I should have known just by the awfulness of the associated advertisement –featuring yet another tired, exhausted lamo parodoy to the zombie dance from Michael Jackson’s Thriller, with the sequence being additionally creepy in a way that I guess zombies just couldn’t manage– that the drink would be bad. However, I did not associate the ad with the fluid until I tasted it and realized it was awful and suddenly remembered that the Sobe company typically represents itself with a lizard and there recently was a horrible ad with lizards in it which may or may not have featured a bottled substance instead of car insurance irrelevant to the primary horribleness.
White backgrounds are bad news. Computer generated characters are bad news. People dancing for no reason are bad news. Advertisements are bad news. Advertisements which think they are cleverly spoofing something are worse news. When you put all that bad news together, I wish you hadn’t. I should not forget to mention, this wasn’t but some effortless robotchickeny meme-enabled jerkwork on the internet; this cost many dollars to make and millions more just to debut, I’m told, during some major sporting event or another earlier this year. This is how our masters talk to us now.

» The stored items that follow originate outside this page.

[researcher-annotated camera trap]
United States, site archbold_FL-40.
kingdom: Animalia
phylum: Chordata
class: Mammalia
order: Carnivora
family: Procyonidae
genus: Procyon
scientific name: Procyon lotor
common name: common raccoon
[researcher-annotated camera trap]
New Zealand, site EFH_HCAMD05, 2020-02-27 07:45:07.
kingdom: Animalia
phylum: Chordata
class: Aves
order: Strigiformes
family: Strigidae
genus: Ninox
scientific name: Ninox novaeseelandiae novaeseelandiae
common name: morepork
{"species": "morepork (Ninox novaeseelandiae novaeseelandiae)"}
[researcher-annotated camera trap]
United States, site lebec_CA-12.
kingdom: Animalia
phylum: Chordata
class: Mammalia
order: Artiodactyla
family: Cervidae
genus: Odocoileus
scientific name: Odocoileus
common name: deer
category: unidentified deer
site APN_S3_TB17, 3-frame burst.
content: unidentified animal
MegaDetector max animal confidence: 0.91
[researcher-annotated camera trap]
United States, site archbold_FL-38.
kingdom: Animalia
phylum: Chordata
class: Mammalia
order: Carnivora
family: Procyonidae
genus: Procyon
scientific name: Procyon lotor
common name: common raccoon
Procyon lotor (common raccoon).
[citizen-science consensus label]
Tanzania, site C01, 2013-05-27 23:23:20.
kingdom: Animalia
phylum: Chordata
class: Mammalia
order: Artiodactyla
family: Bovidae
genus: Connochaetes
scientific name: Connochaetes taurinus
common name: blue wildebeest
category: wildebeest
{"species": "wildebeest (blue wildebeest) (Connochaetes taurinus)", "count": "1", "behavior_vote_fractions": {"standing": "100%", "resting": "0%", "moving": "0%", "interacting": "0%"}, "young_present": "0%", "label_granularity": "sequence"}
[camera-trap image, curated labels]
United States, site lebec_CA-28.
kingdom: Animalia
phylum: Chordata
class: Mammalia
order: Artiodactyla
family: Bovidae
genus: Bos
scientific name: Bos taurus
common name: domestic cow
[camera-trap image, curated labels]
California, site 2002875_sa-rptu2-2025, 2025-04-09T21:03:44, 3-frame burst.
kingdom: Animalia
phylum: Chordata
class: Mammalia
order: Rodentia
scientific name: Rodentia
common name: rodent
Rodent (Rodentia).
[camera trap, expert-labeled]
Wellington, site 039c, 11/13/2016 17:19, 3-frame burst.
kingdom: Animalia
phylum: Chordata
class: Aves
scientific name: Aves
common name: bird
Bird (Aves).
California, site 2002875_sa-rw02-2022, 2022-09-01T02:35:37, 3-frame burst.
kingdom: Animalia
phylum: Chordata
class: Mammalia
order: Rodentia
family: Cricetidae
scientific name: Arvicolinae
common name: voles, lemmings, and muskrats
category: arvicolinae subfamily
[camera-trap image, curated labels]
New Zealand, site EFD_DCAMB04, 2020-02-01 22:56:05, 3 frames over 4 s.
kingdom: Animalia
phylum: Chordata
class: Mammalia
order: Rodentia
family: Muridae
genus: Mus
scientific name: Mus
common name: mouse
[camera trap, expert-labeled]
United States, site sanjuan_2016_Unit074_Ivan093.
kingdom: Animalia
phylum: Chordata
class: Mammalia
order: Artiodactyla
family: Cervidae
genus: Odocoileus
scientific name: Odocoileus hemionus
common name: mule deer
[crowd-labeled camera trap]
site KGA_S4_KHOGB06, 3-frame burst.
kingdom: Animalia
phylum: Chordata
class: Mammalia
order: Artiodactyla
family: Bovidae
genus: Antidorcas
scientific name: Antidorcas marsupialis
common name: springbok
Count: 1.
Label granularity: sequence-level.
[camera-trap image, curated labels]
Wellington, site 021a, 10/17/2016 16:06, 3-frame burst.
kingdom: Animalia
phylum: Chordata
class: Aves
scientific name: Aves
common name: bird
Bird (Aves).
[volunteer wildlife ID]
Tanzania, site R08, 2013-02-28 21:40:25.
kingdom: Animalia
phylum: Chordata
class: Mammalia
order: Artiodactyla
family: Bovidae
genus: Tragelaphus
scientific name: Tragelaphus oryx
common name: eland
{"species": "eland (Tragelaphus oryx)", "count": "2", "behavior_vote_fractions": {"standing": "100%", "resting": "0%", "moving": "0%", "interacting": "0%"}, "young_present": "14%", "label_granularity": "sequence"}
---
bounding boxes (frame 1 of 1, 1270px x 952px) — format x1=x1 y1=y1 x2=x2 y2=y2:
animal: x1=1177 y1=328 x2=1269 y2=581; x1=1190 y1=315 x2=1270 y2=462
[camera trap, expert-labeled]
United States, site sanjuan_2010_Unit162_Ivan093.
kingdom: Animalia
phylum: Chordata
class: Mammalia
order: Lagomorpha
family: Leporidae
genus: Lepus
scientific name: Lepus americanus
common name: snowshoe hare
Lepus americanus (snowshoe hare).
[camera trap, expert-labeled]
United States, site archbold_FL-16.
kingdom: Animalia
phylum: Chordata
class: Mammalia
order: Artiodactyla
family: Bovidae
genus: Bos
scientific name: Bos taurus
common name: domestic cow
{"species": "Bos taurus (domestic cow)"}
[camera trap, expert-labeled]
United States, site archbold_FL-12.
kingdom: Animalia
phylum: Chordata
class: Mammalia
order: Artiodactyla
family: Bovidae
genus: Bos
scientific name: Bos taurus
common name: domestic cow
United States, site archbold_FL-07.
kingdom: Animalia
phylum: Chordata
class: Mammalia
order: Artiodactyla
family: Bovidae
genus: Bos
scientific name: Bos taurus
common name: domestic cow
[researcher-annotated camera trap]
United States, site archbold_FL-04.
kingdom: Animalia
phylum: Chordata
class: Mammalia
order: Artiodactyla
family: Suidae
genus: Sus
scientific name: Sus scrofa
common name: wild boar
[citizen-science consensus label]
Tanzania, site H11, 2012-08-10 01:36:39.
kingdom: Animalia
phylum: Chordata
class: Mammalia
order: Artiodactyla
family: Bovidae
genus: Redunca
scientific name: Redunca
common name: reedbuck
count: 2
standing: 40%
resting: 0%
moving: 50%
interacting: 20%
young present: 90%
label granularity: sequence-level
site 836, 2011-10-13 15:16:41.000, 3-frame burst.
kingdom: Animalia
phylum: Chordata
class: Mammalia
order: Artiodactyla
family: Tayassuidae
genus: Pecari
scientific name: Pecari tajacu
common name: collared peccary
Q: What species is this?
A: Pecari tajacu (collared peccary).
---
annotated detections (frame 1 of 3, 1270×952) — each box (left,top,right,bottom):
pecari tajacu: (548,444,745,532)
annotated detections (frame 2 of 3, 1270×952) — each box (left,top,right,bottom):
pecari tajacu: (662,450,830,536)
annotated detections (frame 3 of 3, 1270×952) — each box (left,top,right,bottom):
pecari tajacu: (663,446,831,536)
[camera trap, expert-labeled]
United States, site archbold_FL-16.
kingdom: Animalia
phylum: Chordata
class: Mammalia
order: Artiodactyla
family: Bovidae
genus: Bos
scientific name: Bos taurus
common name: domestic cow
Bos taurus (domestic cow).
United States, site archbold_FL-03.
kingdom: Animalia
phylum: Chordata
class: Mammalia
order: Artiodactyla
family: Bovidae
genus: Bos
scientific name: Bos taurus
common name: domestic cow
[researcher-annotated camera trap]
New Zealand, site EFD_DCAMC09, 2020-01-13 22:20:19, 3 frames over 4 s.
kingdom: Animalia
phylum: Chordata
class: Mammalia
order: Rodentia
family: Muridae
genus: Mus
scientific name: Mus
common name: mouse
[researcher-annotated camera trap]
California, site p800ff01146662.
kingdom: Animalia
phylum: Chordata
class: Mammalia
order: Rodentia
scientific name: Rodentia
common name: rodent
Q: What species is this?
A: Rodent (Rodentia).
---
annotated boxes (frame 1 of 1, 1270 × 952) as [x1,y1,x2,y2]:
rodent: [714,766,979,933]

If you had asked me in 1993 if I thought allegations of molesty behavior against Michael Jackson would affect his ability to license out his music for awful unfunny over-budgeted ripoffs, I would have asked you what “molest” meant. I was ten years old, I didn’t need that in my life. If you had asked me the same question in 2003, I probably would have pointed out to you that it hadn’t much mattered in the decade leading up to then. You ask dumb questions.